Even at that scale, the problem is significant, with some 1,000 companies down and unable to do business, costing them money for every hour that the attack drags on.

In his video address on Tuesday, Kaseya’s CEO spoke out in defense of the company, saying ‘even the best defenses get scored on.’

‘Unfortunately this happened. And it happens. Doesn’t make it ok, it just means it’s the way the world we live in is today,’ said Voccola.

Voccola named other major IT providers that have suffered breaches, including Microsoft, and then tried to pin the blame on cryptocurrencies such as Bitcoin, which are the preferred method of ransom payment for hackers.

‘Unfortunately there are bad people out there who can make a lot of money, or try to make a lot of money, and get paid in anonymous currencies that are very difficult if not impossible to trace by the authorities, so there’s no money trail for them to go and get these criminals,’ he said. 
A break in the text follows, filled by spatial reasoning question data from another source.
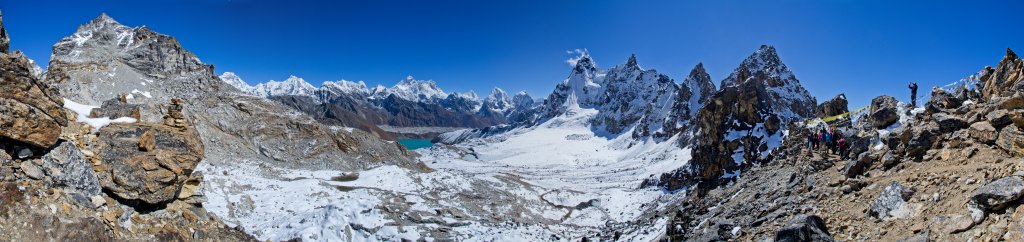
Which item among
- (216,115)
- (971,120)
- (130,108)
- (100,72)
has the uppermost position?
(100,72)

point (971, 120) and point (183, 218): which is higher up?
point (971, 120)

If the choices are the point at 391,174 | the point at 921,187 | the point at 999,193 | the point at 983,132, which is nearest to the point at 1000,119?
the point at 983,132

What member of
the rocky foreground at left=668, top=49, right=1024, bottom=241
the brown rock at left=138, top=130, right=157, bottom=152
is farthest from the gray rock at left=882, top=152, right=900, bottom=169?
the brown rock at left=138, top=130, right=157, bottom=152

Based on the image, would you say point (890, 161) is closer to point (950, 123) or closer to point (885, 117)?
point (950, 123)

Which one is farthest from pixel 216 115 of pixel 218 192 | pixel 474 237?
pixel 474 237

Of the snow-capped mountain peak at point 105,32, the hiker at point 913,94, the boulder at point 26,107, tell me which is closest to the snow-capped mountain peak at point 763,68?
the hiker at point 913,94

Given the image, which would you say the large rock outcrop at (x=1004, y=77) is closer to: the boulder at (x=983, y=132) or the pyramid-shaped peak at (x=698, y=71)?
the boulder at (x=983, y=132)

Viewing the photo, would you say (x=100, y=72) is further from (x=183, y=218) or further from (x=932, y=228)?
(x=932, y=228)
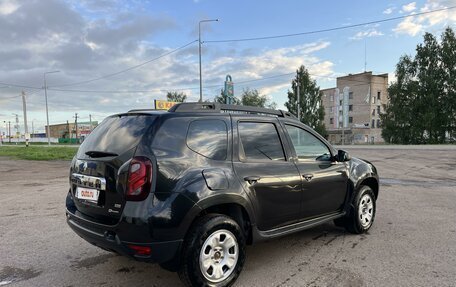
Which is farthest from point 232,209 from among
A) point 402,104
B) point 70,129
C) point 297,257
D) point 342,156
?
point 70,129

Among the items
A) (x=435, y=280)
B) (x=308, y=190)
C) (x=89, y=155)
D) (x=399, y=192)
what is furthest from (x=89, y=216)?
(x=399, y=192)

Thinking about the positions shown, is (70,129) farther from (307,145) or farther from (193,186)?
(193,186)

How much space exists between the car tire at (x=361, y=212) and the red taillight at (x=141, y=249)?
3207 millimetres

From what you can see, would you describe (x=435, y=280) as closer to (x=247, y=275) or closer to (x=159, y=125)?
(x=247, y=275)

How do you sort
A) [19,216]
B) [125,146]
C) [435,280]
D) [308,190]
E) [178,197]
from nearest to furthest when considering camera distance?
[178,197]
[125,146]
[435,280]
[308,190]
[19,216]

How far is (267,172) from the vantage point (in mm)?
3906

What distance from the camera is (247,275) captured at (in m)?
3.84

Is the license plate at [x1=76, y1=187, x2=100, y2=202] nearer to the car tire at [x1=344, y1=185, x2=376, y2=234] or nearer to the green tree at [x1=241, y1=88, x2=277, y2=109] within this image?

Voccola said that the staff at Kaseya had slept for ‘a grand total of four hours in the last two days literally and that’ll continue until everything is as perfect as can be.’
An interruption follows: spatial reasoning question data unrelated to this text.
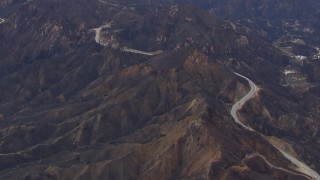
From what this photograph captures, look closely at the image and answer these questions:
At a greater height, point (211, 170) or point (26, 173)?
point (211, 170)

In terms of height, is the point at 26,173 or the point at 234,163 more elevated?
the point at 234,163

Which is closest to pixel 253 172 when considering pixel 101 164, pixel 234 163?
pixel 234 163

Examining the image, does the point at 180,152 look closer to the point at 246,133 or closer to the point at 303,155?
the point at 246,133

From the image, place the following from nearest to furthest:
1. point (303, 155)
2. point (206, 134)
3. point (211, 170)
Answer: point (211, 170)
point (206, 134)
point (303, 155)

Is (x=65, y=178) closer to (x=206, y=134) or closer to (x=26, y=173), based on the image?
(x=26, y=173)

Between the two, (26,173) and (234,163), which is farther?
(26,173)

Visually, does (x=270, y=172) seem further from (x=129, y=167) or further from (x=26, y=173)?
(x=26, y=173)

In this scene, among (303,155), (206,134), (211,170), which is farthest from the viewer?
(303,155)

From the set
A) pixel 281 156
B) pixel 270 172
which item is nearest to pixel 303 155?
pixel 281 156

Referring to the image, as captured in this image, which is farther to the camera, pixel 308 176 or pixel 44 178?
pixel 44 178
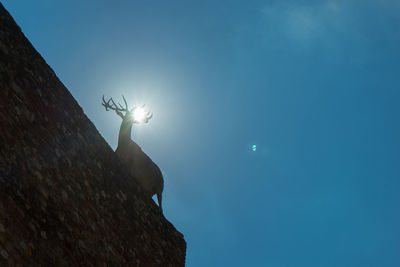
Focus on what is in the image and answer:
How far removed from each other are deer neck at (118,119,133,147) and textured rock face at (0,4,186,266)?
7.16m

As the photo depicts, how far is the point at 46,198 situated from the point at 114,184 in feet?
7.01

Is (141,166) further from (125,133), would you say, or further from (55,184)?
(55,184)

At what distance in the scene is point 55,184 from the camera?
5.66m

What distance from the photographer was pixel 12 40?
634 centimetres

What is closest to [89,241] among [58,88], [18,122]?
[18,122]

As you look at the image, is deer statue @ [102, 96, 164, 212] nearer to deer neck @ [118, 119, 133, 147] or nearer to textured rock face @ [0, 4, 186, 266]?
deer neck @ [118, 119, 133, 147]

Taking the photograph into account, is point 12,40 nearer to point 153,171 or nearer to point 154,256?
point 154,256

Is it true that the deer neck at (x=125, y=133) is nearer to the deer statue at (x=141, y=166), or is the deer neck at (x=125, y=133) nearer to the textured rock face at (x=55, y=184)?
the deer statue at (x=141, y=166)

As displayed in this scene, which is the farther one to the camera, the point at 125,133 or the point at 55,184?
the point at 125,133

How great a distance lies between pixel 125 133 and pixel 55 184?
33.9 feet

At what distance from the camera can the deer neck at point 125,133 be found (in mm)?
15203

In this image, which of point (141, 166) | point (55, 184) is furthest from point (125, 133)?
point (55, 184)

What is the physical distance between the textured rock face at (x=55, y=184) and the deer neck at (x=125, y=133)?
716 cm

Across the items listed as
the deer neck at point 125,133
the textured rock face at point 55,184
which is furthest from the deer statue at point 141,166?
the textured rock face at point 55,184
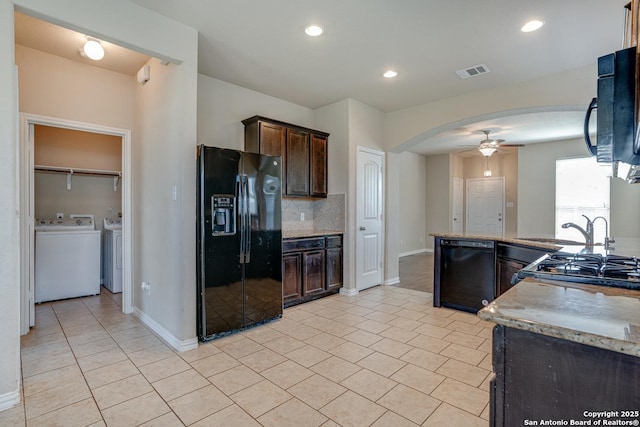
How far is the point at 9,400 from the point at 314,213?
149 inches

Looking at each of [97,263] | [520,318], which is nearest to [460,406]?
[520,318]

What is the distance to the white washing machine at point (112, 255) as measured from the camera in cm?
452

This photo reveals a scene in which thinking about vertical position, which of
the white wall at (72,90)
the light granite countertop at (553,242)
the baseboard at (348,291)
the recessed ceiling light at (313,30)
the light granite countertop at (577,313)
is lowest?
the baseboard at (348,291)

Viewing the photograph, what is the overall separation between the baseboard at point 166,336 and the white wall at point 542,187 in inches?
267

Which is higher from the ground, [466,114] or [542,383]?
[466,114]

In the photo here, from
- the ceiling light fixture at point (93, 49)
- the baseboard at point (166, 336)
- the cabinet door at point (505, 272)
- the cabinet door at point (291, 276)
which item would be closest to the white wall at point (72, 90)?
the ceiling light fixture at point (93, 49)

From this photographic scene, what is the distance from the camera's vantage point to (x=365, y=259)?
188 inches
He added in a statement: ‘Our global teams are working around the clock to get our customers back up and running. We understand that every second they are shut down, it impacts their livelihood, which is why we’re working feverishly to get this resolved.’ 

While Kaseya is little known to the public, analysts say it was a ripe target as its software is used by thousands of companies, allowing the hackers to paralyze a huge number of businesses with a single blow.

Kaseya provides IT services to some 40,000 businesses globally, some of whom in turn manage the computer systems of other businesses.

The hack affected users of its signature VSA software, which is used to manage networks of computers and printers.

Experts believe this could be the biggest ‘ransomware’ attack on record — an increasingly lucrative form of digital hostage-taking in which hackers encrypt victims’ data and then demand money for restored access.

A sign that reads: "Coop Forum supermarket in Vastberga is closed due to IT disturbances, no prognosis as to when we will open again" is seen Stockholm, Sweden on Saturday

A sign that reads: ‘Coop Forum supermarket in Vastberga is closed due to IT disturbances, no prognosis as to when we will open again’ is seen Stockholm, Sweden on Saturday

The Kaseya attack has ricocheted around the world, affecting businesses from pharmacies to gas stations in at least 17 countries, as well as dozens of New Zealand kindergartens.

Most of Sweden’s 800 Coop supermarkets were shut for a third day running after the hack paralyzed its cash registers.

Kaseya says it is actively engaged with various governmental agencies including the FBI, Cybersecurity and Infrastructure Security Agency, Department of Homeland Security and the White House. 

Meanwhile, President Joe Biden is still not calling on his Russian counterpart Vladimir Putin to respond to the massive ransomware attack.

On Tuesday, he again pulled out notes to deliver a prepared response to reporters questioning whether the hack calls for retaliation.

‘I can tell you a couple things,’ Biden said when asked if the attack warrants a response from the U.S. as he started reading from a notebook. ‘I received an update from my national security team this morning.’

Joe Biden makes Independence Day remarks to a crowd fathered on the South Lawn on July 4, 2021

Vladimir Putin takes part in a session of the 8th Forum of Russian and Belarusian regions on July 1, 2021

Critics are lashing out at President Joe Biden for not keeping his promise to get tough on Russia over cyberattacks after the most recent REvil hack affected some 1,000 companies

The president insisted the attack ‘appears to have caused minimal damages to U.S. businesses,’ despite reports showing at least 1,000 American companies were affected.

‘We’re still gathering information to the full extent of that attack,’ Biden said after delivering an update on the coronavirus pandemic and state of vaccinations from the White House.

He previewed: ‘I’m going to have more to say about this in the next several days. We’re getting more detail and information – but that’s what I can tell you now.’

‘And I feel good about our ability to be able to respond,’ he as he trailed off and left the room after taking just one question.